Reputation: 17676
How can I construct a boolean filter condition dynamically in spark sql? Having:
val d = Seq(1, 2, 3, 5, 6).toDF
d.filter(col("value") === 1 or col("value") === 3).show
How can I replicate this dynamically:
val desiredThings = Seq(1,3)
I try to build the filter:
val myCondition = desiredThings.map(col("value") === _)
d.filter(myCondition).show
but fail with:
overloaded method value filter with alternatives:
org.apache.spark.api.java.function.FilterFunction[org.apache.spark.sql.Row]
cannot be applied to (Seq[org.apache.spark.sql.Column])
When executing
d.filter(myCondition).show
Also when experimenting with fold left:
val myCondition = desiredThings.foldLeft()((result, entry) => result && col(c.columnCounterId) === entry)
I have compile errors.
How can I adapt the code to dynamically generate the filter predicate?
Upvotes: 1
Views: 4698
Reputation: 1
Just use isin
:
d.filter(col("value").isin(desiredThings: _*))

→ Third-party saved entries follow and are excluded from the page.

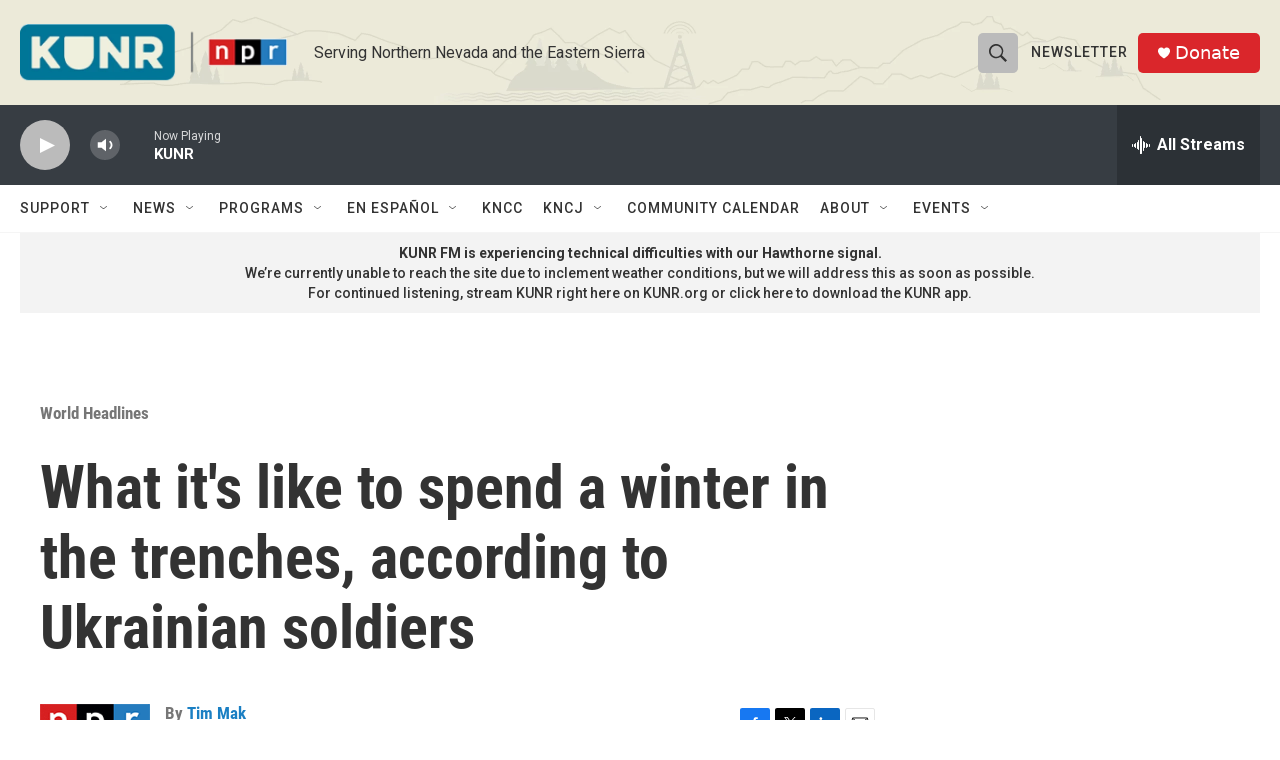

--- FILE ---
content_type: text/html; charset=utf-8
request_url: https://www.google.com/recaptcha/api2/aframe
body_size: 266
content:
<!DOCTYPE HTML><html><head><meta http-equiv="content-type" content="text/html; charset=UTF-8"></head><body><script nonce="NjvcebHTYbH1j3Tzw2Brtg">/** Anti-fraud and anti-abuse applications only. See google.com/recaptcha */ try{var clients={'sodar':'https://pagead2.googlesyndication.com/pagead/sodar?'};window.addEventListener("message",function(a){try{if(a.source===window.parent){var b=JSON.parse(a.data);var c=clients[b['id']];if(c){var d=document.createElement('img');d.src=c+b['params']+'&rc='+(localStorage.getItem("rc::a")?sessionStorage.getItem("rc::b"):"");window.document.body.appendChild(d);sessionStorage.setItem("rc::e",parseInt(sessionStorage.getItem("rc::e")||0)+1);localStorage.setItem("rc::h",'1769070823861');}}}catch(b){}});window.parent.postMessage("_grecaptcha_ready", "*");}catch(b){}</script></body></html>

but if you really want to foldLeft
you have to provide the base condition:
d.filter(desiredThings.foldLeft(lit(false))(
(acc, x) => (acc || col("value") === (x)))
)
Alternatively, to use with filter
or where, you can generate a SQL expression using:
val filterExpr = desiredThings.map( v => s"value = $v").mkString(" or ")
And then use it like
d.filter(filterExpr).show
// or
d.where(filterExpr).show
//+-----+
//|value|
//+-----+
//| 1|
//| 3|
//+-----+
Upvotes: 5